Wells v. First Nat. Bank

157 P. 145, 80 Or. 329, 1916 Ore. LEXIS 50
CourtOregon Supreme Court
DecidedMay 9, 1916
StatusPublished
Cited by5 cases

This text of 157 P. 145 (Wells v. First Nat. Bank) is published on Counsel Stack Legal Research, covering Oregon Supreme Court primary law. Counsel Stack provides free access to over 12 million legal documents including statutes, case law, regulations, and constitutions.

Bluebook
Wells v. First Nat. Bank, 157 P. 145, 80 Or. 329, 1916 Ore. LEXIS 50 (Or. 1916).

Opinion

Mr. Justice Bean

delivered the opinion of the court.

Upon the trial of the cause both Mary T. Wells and Flora Wells, plaintiffs herein, testified that neither of them ever directly or indirectly withdrew the balance of $2,200 admitted by defendant bank to have been upon deposit therein to their account, nor authorized Sheridan, president of the bank, to loan the same, although one of them wrote him in regard to a loan, and her letter shows she made an inquiry concerning such an opportunity. It appears that plaintiffs resided a little distance from the bank, and had never spoken with Sheridan but once or twice. The evidence, if correct, and it is undisputed, is a complete refutation of every claim made by the bank.

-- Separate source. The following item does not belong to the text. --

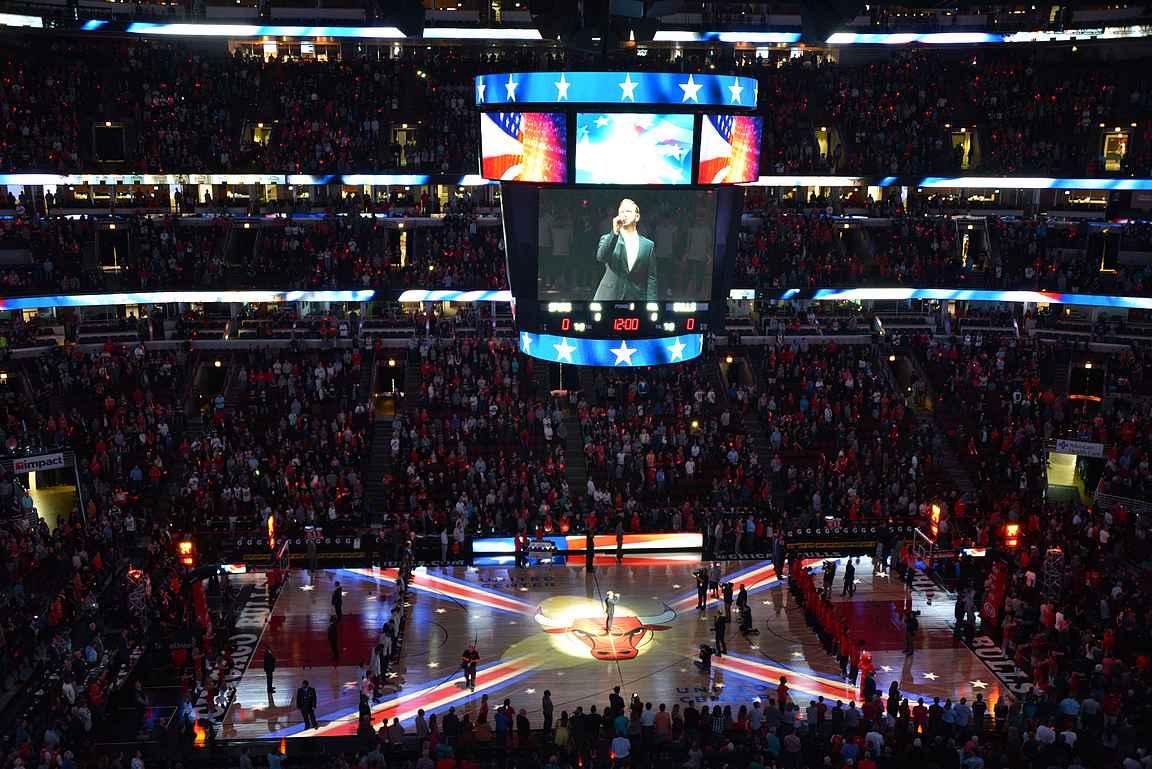 Kansallislaulut kuuluu jokaisen ottelun aloitukseen.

1, 2. The burden was upon the defendant in the first instance to show the payment to plaintiffs of the amount due or some lawful disposition of the funds deposited by them. This it wholly failed to do, as it offered no evidence. The trial court therefore very properly directed the jury to return a verdict for [335]*335plaintiffs for the amount claimed: Carney v. Duniway, 35 Or. 131 (57 Pac. 192, 58 Pac. 105).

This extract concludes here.